速読は苦手ではないから、15分くらい時間が余り、見直しをしていた。
楽勝。
5時限目、現代文。
眠気との闘いだった。
レジリエンスについての説明文の解説であり、深くは知らなかった概念だったから何とか眠気に耐えて聞いた。
食後は何故こうも眠くなるのか。
6時限目、古文。
眠気との闘いだ。
先生に本居宣長の源氏物語についての所感を解説いただき、生徒たちの多くはこっくりこっくり頷いて話の続きを促していた。
7時限目、化学。
有機化学の幾何異性体についての授業で、マレイン酸とかフマル酸とか知らない単語ばかりで、眠っている余裕はなかった。
集中と好奇心が眠気を吹き飛ばした。
放課後1時限目、化学。
有機化学と平行して進められている無機化学。
銅の電解精錬とアルミニウムの溶融塩電解。
とても内容が濃く、正直、60分の講座に詰め込むものではないと思った。
放課後2時限目、地理。
『毎日、地理』が口癖の先生が、その通り毎日開講している講座だ。
夏休み終了と同時に始まったこの講座は、共通テストまで平日は毎日続くらしい。
さらば、我が平穏。
放課後の講座の後。
ホームルーム教室に戻り、数学の課題を解く。
友達が談笑していてうるさかったから、「イヤホンを持っていけばよかった」と少し後悔する。

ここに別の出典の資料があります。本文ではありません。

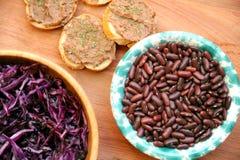 Vegan, υγιή τρόφιμα: κόκκινο πατέ φασολιών για ένα υγιές μεσημεριανό γεύμα στοκ φωτογραφία με δικαίωμα ελεύθερης χρήσης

勉強の邪魔をする人たちなんて、もしかしたら友達と呼べないかも。
『医学部に(僅かな可能性に賭けて)受かるために』と思えば、ハードなスケジュールでも食らい付いていける。
しかし僕のやる気が満ちていたのは、両親と先生に進路相談する時までだった。
今回は話というより紹介のようになりました。
僕はあらかたの勉強内容を授業中で理解するよう努めています。
自習では自分の思考能力を越えた内容を理解できませんから、授業は自分の理解できる範囲を外側に押し広げる唯一の場なんです。
僕は授業を第一に、解いていて楽しい問題集を第二に受験に有効なものだと捉えていました。